Französisch ab der 3. Klasse

■ Die Grundschulreform soll ab nächstem Schuljahr beginnen: Mit Differenzierung, früherem Sprachunterricht und individuellem Lernen will Senatorin Stahmer den Unterricht verbessern

Dem Söhnchen des Daimler- Managers aus Stuttgart, der nach Berlin zieht, sei die ungewohnte sechsjährige Grundschule nicht zuzumuten. Schlauen Kindern sei es in den 5. und 6. Klassen der Grundschule zu langweilig. Darum sollte das Gymnasium schon ab der 5. Klasse beginnen, so die Befürworter des grundständigen Gymnasiums. Immer mehr besorgte Eltern erhoffen sich davon bessere Startchancen für ihre Sprößlinge. Grund genug für die Senatsschulverwaltung, seit 1990 schrittweise zusätzliche 5. und 6. Klassen an Berliner Gymnasien einzurichten.

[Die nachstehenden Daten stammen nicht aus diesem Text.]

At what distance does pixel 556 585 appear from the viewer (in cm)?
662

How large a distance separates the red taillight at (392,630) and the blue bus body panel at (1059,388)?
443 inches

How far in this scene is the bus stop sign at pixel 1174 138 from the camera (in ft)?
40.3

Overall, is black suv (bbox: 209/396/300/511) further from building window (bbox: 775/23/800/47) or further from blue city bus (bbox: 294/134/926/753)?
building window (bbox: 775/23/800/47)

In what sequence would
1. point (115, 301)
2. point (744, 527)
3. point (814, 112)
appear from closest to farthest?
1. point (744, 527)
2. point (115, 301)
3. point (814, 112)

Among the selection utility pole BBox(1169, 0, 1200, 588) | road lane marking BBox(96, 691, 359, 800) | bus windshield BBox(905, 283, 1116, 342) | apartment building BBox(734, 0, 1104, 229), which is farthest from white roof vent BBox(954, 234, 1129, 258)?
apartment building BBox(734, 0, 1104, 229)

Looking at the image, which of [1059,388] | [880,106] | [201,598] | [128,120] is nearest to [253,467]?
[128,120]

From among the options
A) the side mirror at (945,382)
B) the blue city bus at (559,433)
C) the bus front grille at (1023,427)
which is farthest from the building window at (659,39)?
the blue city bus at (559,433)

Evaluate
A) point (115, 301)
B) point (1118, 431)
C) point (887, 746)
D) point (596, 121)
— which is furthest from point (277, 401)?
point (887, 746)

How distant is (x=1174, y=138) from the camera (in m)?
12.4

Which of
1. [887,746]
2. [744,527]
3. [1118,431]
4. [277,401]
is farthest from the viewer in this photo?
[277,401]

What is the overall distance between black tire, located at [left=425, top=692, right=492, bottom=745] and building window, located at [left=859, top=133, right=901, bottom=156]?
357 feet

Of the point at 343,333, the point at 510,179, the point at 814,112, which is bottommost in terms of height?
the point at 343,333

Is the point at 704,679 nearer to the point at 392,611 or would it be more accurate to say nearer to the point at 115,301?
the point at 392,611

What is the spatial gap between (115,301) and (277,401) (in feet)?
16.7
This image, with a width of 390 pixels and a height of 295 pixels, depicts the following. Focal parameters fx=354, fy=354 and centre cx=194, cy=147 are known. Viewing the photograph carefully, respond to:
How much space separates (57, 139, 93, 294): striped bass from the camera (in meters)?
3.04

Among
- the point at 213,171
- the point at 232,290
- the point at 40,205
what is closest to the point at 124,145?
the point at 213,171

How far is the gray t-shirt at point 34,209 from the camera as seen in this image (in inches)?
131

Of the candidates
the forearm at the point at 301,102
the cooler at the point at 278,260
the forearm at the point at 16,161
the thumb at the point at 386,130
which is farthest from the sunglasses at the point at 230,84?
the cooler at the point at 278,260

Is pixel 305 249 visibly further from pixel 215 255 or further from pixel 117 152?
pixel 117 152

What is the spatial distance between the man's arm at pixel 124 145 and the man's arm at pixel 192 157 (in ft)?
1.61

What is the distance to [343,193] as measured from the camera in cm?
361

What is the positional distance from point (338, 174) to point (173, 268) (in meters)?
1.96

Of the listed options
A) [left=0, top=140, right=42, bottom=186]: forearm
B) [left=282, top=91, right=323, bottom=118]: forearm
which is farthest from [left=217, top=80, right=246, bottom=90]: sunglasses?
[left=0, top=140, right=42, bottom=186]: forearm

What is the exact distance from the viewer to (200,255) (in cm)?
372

Der Unzufriedenheit der Eltern mit der Qualität des Grundschulunterrichts setzt Schulsenatorin Ingrid Stahmer (SPD) seit März dieses Jahres etwas entgegen: die „Grundschulreform 2000“. Durch mehr Differenzierung und individuelleres Lernen hofft die Senatorin den Unterricht in den Grundschulen zu verbessern. Denn nicht nur in Berlin, sondern auch im Ausland habe sich das Konzept der sechsjährigen Grundschule bewährt. Wenn der Unterricht nicht ihren Fähigkeiten entsprechend gestaltet sei, würden Kinder sich eben langweilen – egal ob im Gymnasium oder in der Grundschule –, so die Argumentation der Senatorin.

Schon zum nächsten Schuljahr soll mit der Reform begonnen werden, die auf eine gemeinsame Initiative der Berliner Hochschulen, der Gewerkschaften und des Grundschulverbandes zurückgeht.

Die Reform sieht vor, daß jede Grundschule ab der 5. Klasse zusätzlich ein „Wahlpflichtfach“ einführt. Das kann eine weitere Fremdsprache, ein naturwissenschaftliches Fach, Musik, Kunst, Technik oder Sport sein. Damit sollen besondere Fähigkeiten der SchülerInnen gefördert werden.

Am Thema Computer kommen in Zukunft auch die Grundschulen nicht vorbei. Mit der Reform sollen nicht aber nur die Kleinen Bildschirm, Maus und Tastatur beherrschen lernen, sondern auch die PädagogInnen und Eltern. „Denn die kennen sich ja oft schlechter aus als die Schüler“, begründete Stahmer die Idee.

Die Einschulung soll ebenfalls flexibler gehandhabt werden. Künftig können auch Kinder eingeschult werden, die erst am 30.September sechs Jahre alt werden. Bislang galt der Stichtag 30.Juni. Eine Einheit sollen bald Vorklasse, 1. und 2. Klasse bilden. Kinder können entsprechend ihrer individuellen Entwicklungsleistungen kürzer oder länger in dieser Phase bleiben.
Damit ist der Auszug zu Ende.